Ford Motor Company’due south Technical Leader for Additive Manufacturing

. “So we have to await at systems that are capable of producing parts in minutes or seconds as opposed to days and hours. Anything that nosotros can do to push the technology into faster build speeds is definitely what volition help u.s. as well”.

While advancements in hardware will help to drive production volumes further, process optimisation is another way to achieve higher volumes with metallic 3D printing.

Betatype has

demonstrated this
 with the
creation of heatsinks for LED automotive headlights.

Betatype_LED_components

Through design optimisation, the company has been able to develop a way to stack many parts together in i building envelope.

This arroyo has made it possible to manufacture 384 parts at one time, reducing the build time from 444 hours to less than xxx hours and the cost from $39 downward to just $three.

Betatype believes that running merely 7 machines with this optimised process could accomplish 1 million parts per year, approaching the automotive manufacture’s requirements in terms of both volume and cost-effectiveness.

The Future of Metal 3D Printing

 

Metallic 3D printing has made great strides, overcoming the 3D printing hype of the mid-2000s. Today, nosotros’re seeing advancements in every area of the market, from the development of new printing processes to faster machines and a greater range of suitable materials.

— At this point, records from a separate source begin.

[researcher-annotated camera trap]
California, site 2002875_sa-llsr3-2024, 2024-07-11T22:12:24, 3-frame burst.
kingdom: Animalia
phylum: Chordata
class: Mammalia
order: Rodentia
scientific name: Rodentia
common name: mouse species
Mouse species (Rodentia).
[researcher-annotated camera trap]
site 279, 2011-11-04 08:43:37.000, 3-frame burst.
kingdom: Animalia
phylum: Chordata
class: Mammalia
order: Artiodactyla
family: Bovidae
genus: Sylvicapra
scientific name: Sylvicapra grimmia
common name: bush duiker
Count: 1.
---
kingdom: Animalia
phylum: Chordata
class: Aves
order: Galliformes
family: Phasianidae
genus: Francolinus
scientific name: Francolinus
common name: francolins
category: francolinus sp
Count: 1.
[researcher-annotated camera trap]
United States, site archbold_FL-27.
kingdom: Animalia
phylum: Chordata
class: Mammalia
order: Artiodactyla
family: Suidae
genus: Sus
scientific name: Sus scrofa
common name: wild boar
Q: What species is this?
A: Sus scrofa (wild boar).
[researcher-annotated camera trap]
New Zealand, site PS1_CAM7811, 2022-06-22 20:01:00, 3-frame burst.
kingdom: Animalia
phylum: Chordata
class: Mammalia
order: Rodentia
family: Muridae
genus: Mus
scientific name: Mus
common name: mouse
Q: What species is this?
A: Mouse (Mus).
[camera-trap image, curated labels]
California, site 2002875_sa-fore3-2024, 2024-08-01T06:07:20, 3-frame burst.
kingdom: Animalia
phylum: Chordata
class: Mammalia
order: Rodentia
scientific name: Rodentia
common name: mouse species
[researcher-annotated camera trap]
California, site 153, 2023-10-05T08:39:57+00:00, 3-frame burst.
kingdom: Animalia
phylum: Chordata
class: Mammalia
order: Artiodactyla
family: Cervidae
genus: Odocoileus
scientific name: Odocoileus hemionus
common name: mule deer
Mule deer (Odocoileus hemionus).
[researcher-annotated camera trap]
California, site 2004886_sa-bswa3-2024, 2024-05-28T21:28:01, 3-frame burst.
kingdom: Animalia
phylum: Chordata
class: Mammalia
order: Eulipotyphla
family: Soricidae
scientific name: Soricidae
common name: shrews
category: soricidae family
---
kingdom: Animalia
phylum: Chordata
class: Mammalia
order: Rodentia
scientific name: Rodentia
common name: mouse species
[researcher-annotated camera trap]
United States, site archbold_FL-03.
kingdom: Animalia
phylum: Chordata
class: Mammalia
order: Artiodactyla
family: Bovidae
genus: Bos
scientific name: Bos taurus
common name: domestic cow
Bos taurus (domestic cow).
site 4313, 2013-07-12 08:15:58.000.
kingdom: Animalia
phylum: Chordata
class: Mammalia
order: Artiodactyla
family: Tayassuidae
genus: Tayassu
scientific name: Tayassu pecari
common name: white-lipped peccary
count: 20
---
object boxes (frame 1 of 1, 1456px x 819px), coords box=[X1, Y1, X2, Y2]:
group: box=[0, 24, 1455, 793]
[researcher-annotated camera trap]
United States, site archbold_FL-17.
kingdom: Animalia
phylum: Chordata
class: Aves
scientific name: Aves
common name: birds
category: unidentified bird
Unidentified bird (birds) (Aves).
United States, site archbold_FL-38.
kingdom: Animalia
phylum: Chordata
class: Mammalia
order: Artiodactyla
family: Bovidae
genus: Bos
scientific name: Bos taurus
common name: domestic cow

On the investment side, the marketplace is growing rapidly, equally larger companies invest in and larn specialist companies and new players enter the market. Just recently, printing behemothic Xerox made


a articulate motion into metal 3D printing


with the acquisition of metal 3D printing startup, Vader.

With the landscape changing chop-chop, what will the situation be in 10 years? While hard to predict, one thing is clear: metallic 3D printing is well on its style towards becoming a truly viable manufacturing solution.